Jesus walked ahead of His disciples, determined to go to the cross for them. He walks ahead of us as well, and He calls us to follow. This means we must embrace the fact that the Christian life is a journey "up to Jerusalem." It is a journey into hostile territory, where the world, the flesh, and the devil will mock, spit, and seek to kill our faith. But we follow a leader who has been there before us and has conquered. He did not just predict His resurrection; He accomplished it. Because He did, we can face the "little deaths" of our own Christian walk with courage, knowing that they are but a prelude to our own resurrection in Him.

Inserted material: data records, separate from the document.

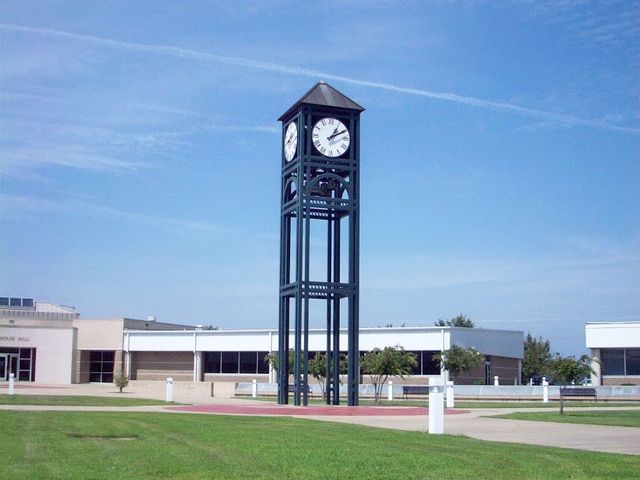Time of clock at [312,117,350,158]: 1:10
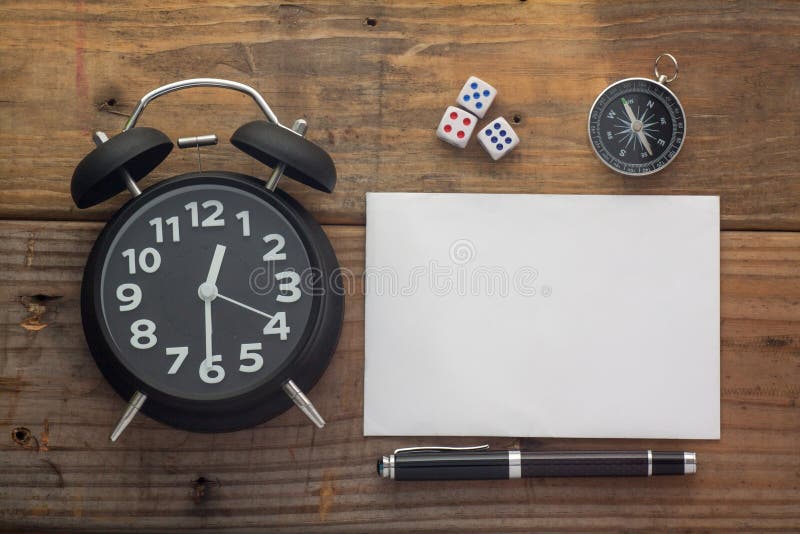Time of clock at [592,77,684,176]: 11:25
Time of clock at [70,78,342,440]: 12:30
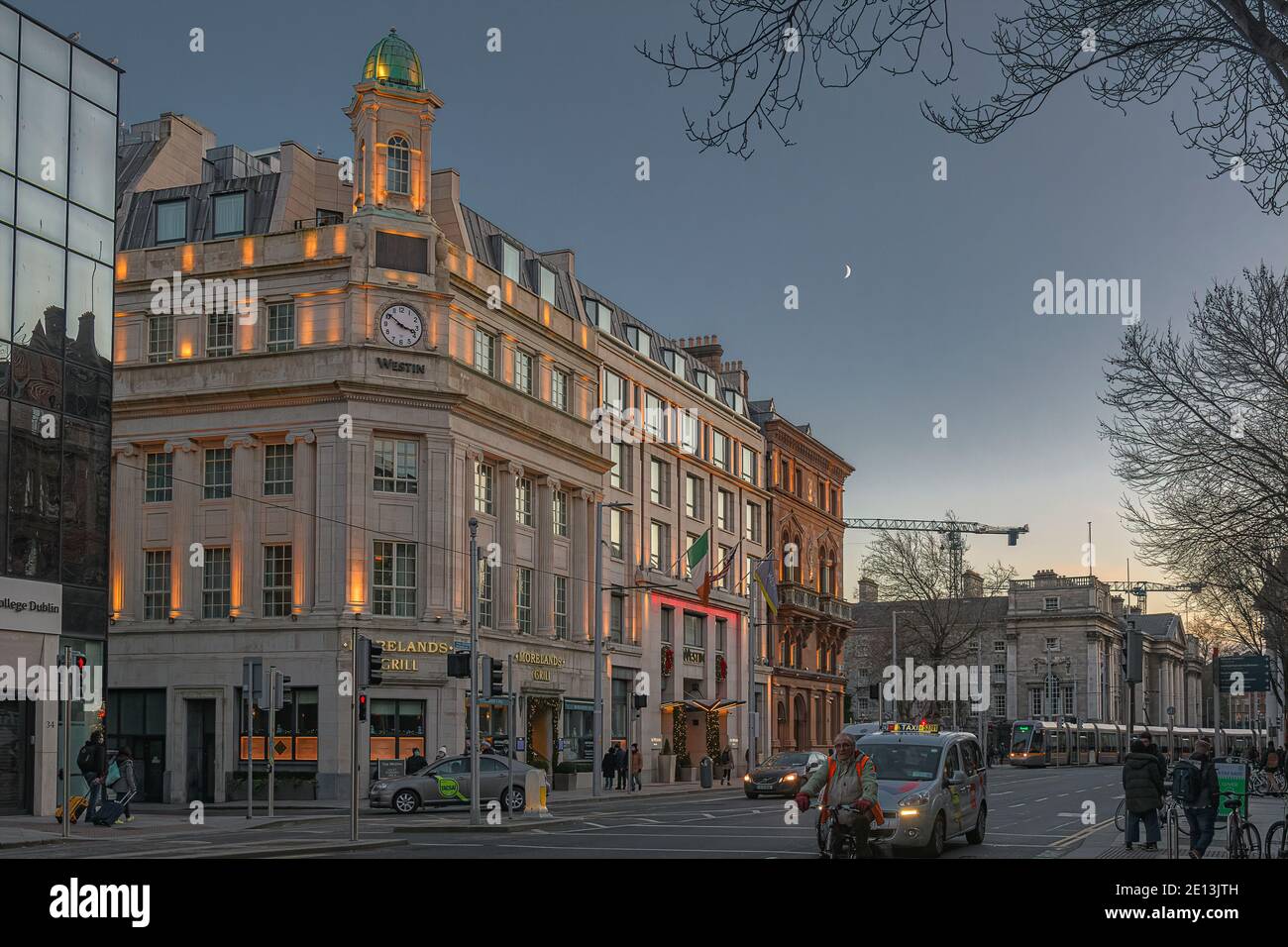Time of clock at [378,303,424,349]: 3:51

Finally, we must take to heart the clarity of Jesus' words and the disciples' deafness. How often does God speak plainly in His word about the need for holiness, the reality of judgment, or the cost of following Him, and we, like the disciples, immediately change the subject to our own plans for promotion? We must ask the Spirit to unplug our ears, to take away our fear of the cross, and to fix our eyes on the certainty of the resurrection. For it is only when we grasp the whole story, the brutal death and the glorious rising, that we can truly understand the gospel and faithfully follow the King.